This project was a coordinated effort between Erikson Institute and Boston Medical Center to provide consultation and training for staff at local community-based agencies in Chicago that provide services to young immigrant children and their families since the beginning and throughout the COVID-19 pandemic.
Ongoing challenges encountered by immigrant families in this country originated in decades of anti-immigrant sentiment, racialized immigration policy and ethno-racial violence, have been exacerbated and exposed by the pandemic and have highlighted not only these families’ needs, but also the needs of the staff working directly with these families. These needs have been acutely observed and experienced by the agencies that closely work with immigrant families through home visiting programs, early childhood education/early head start settings, and infant and early childhood mental health service agencies.
The Supporting Immigrant Families training, and consultation project focused on the specialized needs of families with very young children who are impacted by a range of immigration stressors and challenges, which have been exacerbated by the COVID-19 pandemic and anti-immigrant sentiment and laws. The project focused specifically on supporting Latinx immigrant families.

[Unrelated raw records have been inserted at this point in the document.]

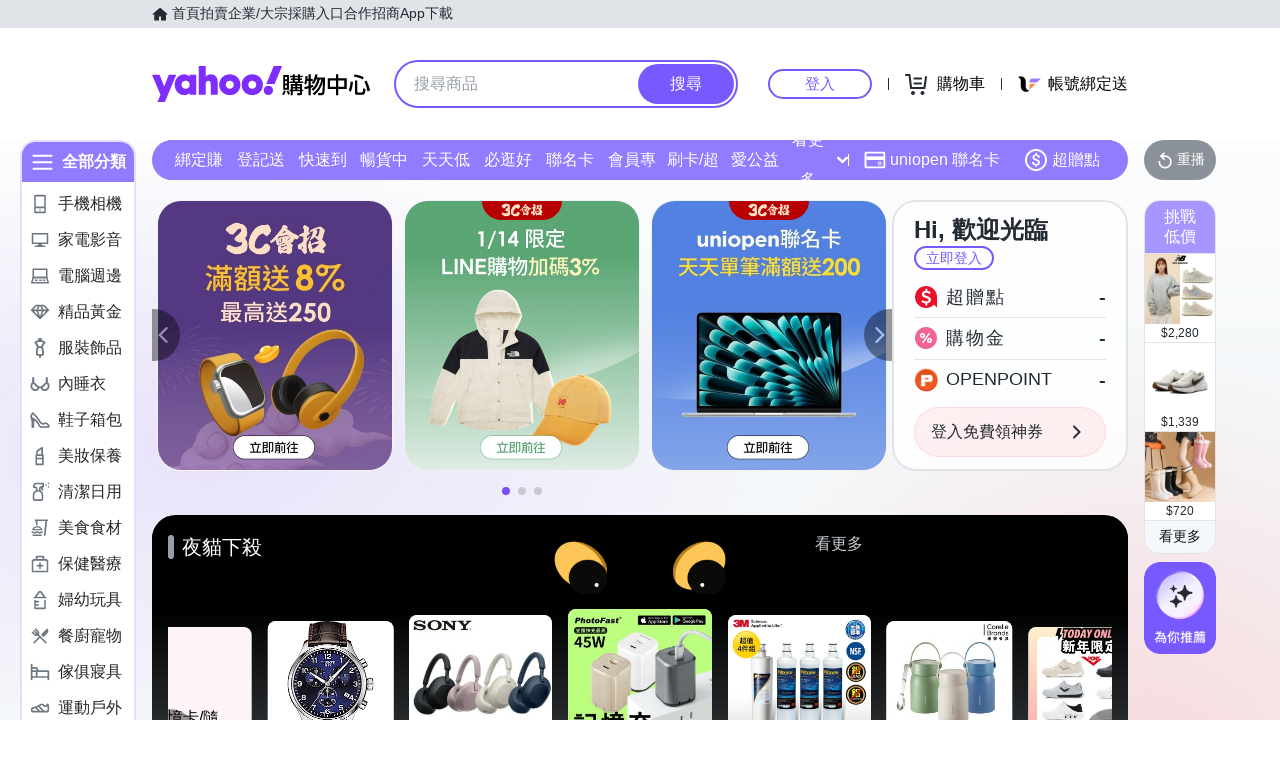

--- FILE ---
content_type: application/javascript; charset=utf-8
request_url: https://bw.scupio.com/ssp/initid.aspx?mode=L&cb=0.779868099964939&mid=0
body_size: 248
content:
cb({'id':'CEL20260115050335143161'});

This project aims to promote the mental health and well-being of families with infants and young children, through collaborating with organizations that support these families. The project was designed to enhance the capacity of the infant and early childhood workforce in community and home-based settings by providing up-to-date knowledge and skills.

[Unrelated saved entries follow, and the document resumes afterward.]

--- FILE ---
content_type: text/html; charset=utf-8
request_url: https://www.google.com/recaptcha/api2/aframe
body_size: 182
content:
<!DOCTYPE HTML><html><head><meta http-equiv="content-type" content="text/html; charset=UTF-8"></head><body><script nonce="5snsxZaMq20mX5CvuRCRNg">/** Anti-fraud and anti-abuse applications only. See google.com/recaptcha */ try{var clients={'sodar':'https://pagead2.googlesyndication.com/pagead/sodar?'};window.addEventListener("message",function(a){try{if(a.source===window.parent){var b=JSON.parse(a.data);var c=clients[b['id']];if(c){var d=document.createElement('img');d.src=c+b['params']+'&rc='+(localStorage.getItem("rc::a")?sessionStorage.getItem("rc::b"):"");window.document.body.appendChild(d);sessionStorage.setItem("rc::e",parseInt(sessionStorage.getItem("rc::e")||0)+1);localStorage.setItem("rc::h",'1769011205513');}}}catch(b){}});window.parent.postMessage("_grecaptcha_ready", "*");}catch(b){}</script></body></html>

A learning collaborative approach was used to promote long term adoption and implementation of new practices across the organizations that participated, through training directors, supervisors, and front-line workers. The trainings and consultation were trauma-focused, developmentally appropriate, diversity-informed, and culturally responsive. The Supporting Immigrant Families learning collaborative included didactic training, ongoing agency support, reflective consultation, technical assistance for practitioners, and support for staff well-being.
Training: Multi-day workshops hosted across nine months provided in-depth information to support staff and organizations working with immigrant families. Specialized trainings included:
Consultation: Director/Supervisor consultation group and a Front-Line Provider consultation group were held regularly over nine months with multiple agencies together, receiving consultation with our experts. This structure supported agencies and participants in learning and applying new strategies from each other and from our expert consultants.
An evaluation of learning collaborative participant’s initial knowledge and application of techniques were completed pre- and post-participation in the training sessions and consultation groups to assess the effectiveness of the training. The evaluation was used to design curriculum and allow trainings to be adjusted to participant needs and will inform assessment of practice and related changes.